Alberto Torroba, el pampeano que en las décadas del ’80 y ’90 construyó una serie de embarcaciones con las que recorrió el Pacífico y el Atlántico, falleció este martes en el pueblo de Anguil.
La vida de Torroba -quien desde hace unos 25 años residía en su campo, entre Anguil y Santa Rosa- fue una aventura que rompió moldes y desafió lo imaginable. Su fallecimiento, dado a conocer en las redes sociales por la CPEtv, generó muestras de dolor y de afecto de amigos y familiares. “Mi querido amigo, su vida fue su determinación; escuchar sus experiencias deleitó y embelesó a mis hijos un invierno mientras esperaba la llegada de su hija de Colombia. Mil recuerdos, desde la primaria”, escribió María Alvarez.
Nacido en Santa Rosa el 8 de abril de 1952, este navegante autodidacta protagonizó una de las travesías solitarias más extraordinarias del siglo XX: el cruce del océano Pacífico sin instrumentos, a bordo de una canoa construida con sus propias manos.
La historia de Torroba comenzó con una búsqueda interior. Abandonó sus estudios de Matemática y Teosofía en Buenos Aires, para lanzarse al mundo con apenas 50 dólares en el bolsillo. Recorrió Europa, vivió en Asia, convivió con monjes en la India, y trabajó como estibador, lavacopas y albañil. En Japón, sin saber navegar, compró un manual en inglés —The Complete Yachtsman— y allí comenzó su formación náutica, empírica y profunda.
Durante más de una década, entre 1982 y 1995, vivió embarcado en distintas naves que él mismo construyó: desde un prao hasta una canoa con vela, cruzando el Atlántico, bordeando costas africanas, navegando entre islas del Sudeste Asiático y enfrentando todo tipo de inclemencias. Incluso, fue deportado de Papúa Nueva Guinea, luego de integrarse a una comunidad indígena, y sobrevivió a un naufragio frente a las costas de Uruguay.

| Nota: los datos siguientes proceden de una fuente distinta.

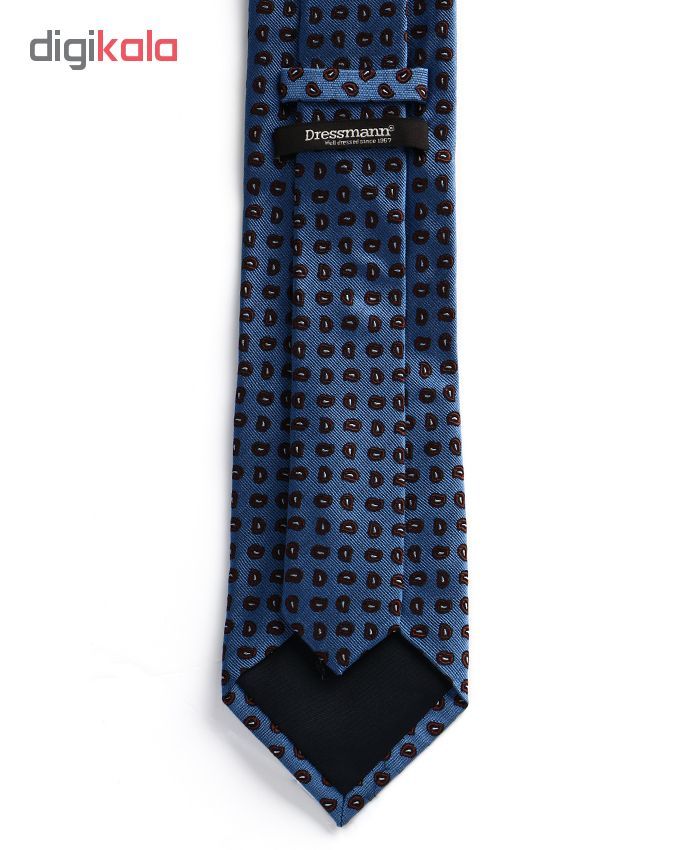 کراوات مردانه درسمن کد 013 -  - 3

Pero su proeza máxima ocurrió en 1989, cuando zarpó desde Panamá en la Ave Marina, una canoa de apenas 4,5 metros de largo hecha con madera de espavé, lona de bolsas y aparejo artesanal. Navegó más de 5.000 kilómetros durante al menos 40 días, sin brújula, sin sextante, guiado sólo por las estrellas, las nubes, las aves y su instinto. Atracó finalmente en Fatu Hiva, en las Islas Marquesas, Polinesia Francesa, exhausto pero entero.
“Solté el ego en el mar”, diría años después, al reflexionar sobre esa experiencia. Su travesía no fue sólo física: fue una transformación espiritual. En medio de tormentas y largos silencios oceánicos, redescubrió el sentido de la vida y del viaje interior.
Luego de recorrer Asia, África oriental y Australia, Torroba regresó a la Argentina a mediados de los años 90, y se estableció en Anguil, en pleno corazón pampeano. Allí, en un campo de 400 hectáreas, crió ganado, construyó embarcaciones y siguió viajando a su manera: en la memoria y en el relato.
En 2015 publicó su libro Relato del Náufrago y el Ave Marina, donde narra en primera persona sus vivencias, reflexiones y aprendizajes. En abril de 2025 fue nombrado socio honorario por la Asociación Deportiva Argentina de Navegantes (ADAN), en reconocimiento a su legado único e inspirador.
Torroba fue un hombre que dejó huella no sólo en las aguas del mundo, sino también en la historia de quienes creen que vivir es, en esencia, navegar.